A prática de esportes por mulheres chegou a ser proibida no Brasil (artigo 54 Decreto-Lei nº 3.199/41), na era Getúlio Vargas. A justificativa? Que os esportes podiam interferir na saúde feminina e na beleza da mulher. Havia um grande receio de que elas fugissem aos “padrões”.

O Decreto foi revogado na década de 1940 e, embora tenham se passado quase 50 anos, as mulheres ainda sofrem para se inserir nos esportes em geral – não só como atletas, mas também em cargos de direção.

No mundo do futebol, os times femininos da modalidade estão recebendo incentivos para que seu crescimento seja promovido. De acordo com a Conmebol, mais de 30 milhões de mulheres de todas as idades praticam o esporte hoje.

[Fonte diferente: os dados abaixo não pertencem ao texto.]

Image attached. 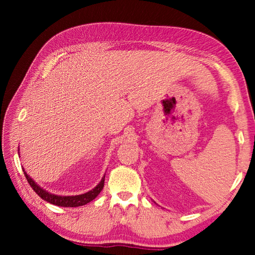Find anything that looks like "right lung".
I'll use <instances>...</instances> for the list:
<instances>
[{"label": "right lung", "mask_w": 255, "mask_h": 255, "mask_svg": "<svg viewBox=\"0 0 255 255\" xmlns=\"http://www.w3.org/2000/svg\"><path fill=\"white\" fill-rule=\"evenodd\" d=\"M18 153H19V149H18ZM23 172L27 178V181L29 183V185L36 192V194H38V196L41 197L48 203L56 206H61V207H79V206H83L92 202V200L95 199L97 195L101 193L103 187H104V181H105V175H104L102 177L101 182L97 184L93 189H91L89 192L81 195H75V196H61V195H56V194H51L49 192H47L46 189L38 185V184L32 180L28 174H27L24 169H23Z\"/></svg>", "instance_id": "right-lung-1"}]
</instances>
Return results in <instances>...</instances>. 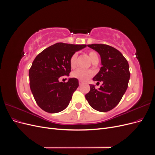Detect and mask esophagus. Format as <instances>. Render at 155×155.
<instances>
[{
    "instance_id": "esophagus-1",
    "label": "esophagus",
    "mask_w": 155,
    "mask_h": 155,
    "mask_svg": "<svg viewBox=\"0 0 155 155\" xmlns=\"http://www.w3.org/2000/svg\"><path fill=\"white\" fill-rule=\"evenodd\" d=\"M83 83V81H79V85H82Z\"/></svg>"
}]
</instances>
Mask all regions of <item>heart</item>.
I'll return each instance as SVG.
<instances>
[{"instance_id":"b5f03b06","label":"heart","mask_w":155,"mask_h":155,"mask_svg":"<svg viewBox=\"0 0 155 155\" xmlns=\"http://www.w3.org/2000/svg\"><path fill=\"white\" fill-rule=\"evenodd\" d=\"M89 57H90L92 62L95 64L97 63L99 61V55L94 50H90L88 52ZM77 58L78 54L75 53L72 55L70 58V66L72 68H74L76 66L77 64ZM93 73L91 70H83L81 68H78L76 70H75L72 73V76L74 78H76L79 80L81 81H87L88 79L92 76Z\"/></svg>"}]
</instances>
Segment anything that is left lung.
I'll return each mask as SVG.
<instances>
[{
  "mask_svg": "<svg viewBox=\"0 0 155 155\" xmlns=\"http://www.w3.org/2000/svg\"><path fill=\"white\" fill-rule=\"evenodd\" d=\"M87 46L100 55L102 67L93 80L102 81L103 84L98 89L90 85L91 90L85 97L94 109L109 111L119 104L128 87L129 63L120 51L110 46L104 44Z\"/></svg>",
  "mask_w": 155,
  "mask_h": 155,
  "instance_id": "8db88e82",
  "label": "left lung"
}]
</instances>
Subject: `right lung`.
<instances>
[{
	"label": "right lung",
	"mask_w": 155,
	"mask_h": 155,
	"mask_svg": "<svg viewBox=\"0 0 155 155\" xmlns=\"http://www.w3.org/2000/svg\"><path fill=\"white\" fill-rule=\"evenodd\" d=\"M86 46L58 43L36 56L29 70L30 87L41 109L57 113L67 107L79 86L78 79L70 78L68 82L63 83L59 81V78L69 76L70 57Z\"/></svg>",
	"instance_id": "add662e5"
}]
</instances>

A perspectiva é de que se veja maior crescimento a partir de algumas medidas lançadas, como é caso da obrigatoriedade dos clubes em manter equipes femininas para disputar a Libertadores. A Conmebol estabeleceu um prazo de dois anos para que eles possam se adaptar à nova determinação.

No eSport, ou esporte eletrônico, a realidade não é diferente: quase não se veem equipes femininas, muito menos equipes mistas.

Para nós, da Machado Alves Advogados, novas modalidades esportivas deveriam sofrer menos discriminação entre gêneros e promover uma atmosfera mais inclusiva. Acreditamos que, seja qual for o esporte que escolham praticar, as mulheres precisam de mais apoio, maior investimento na carreira e medidas diferenciadas que permitam a elas conquistar seu espaço nesse contexto em definitivo.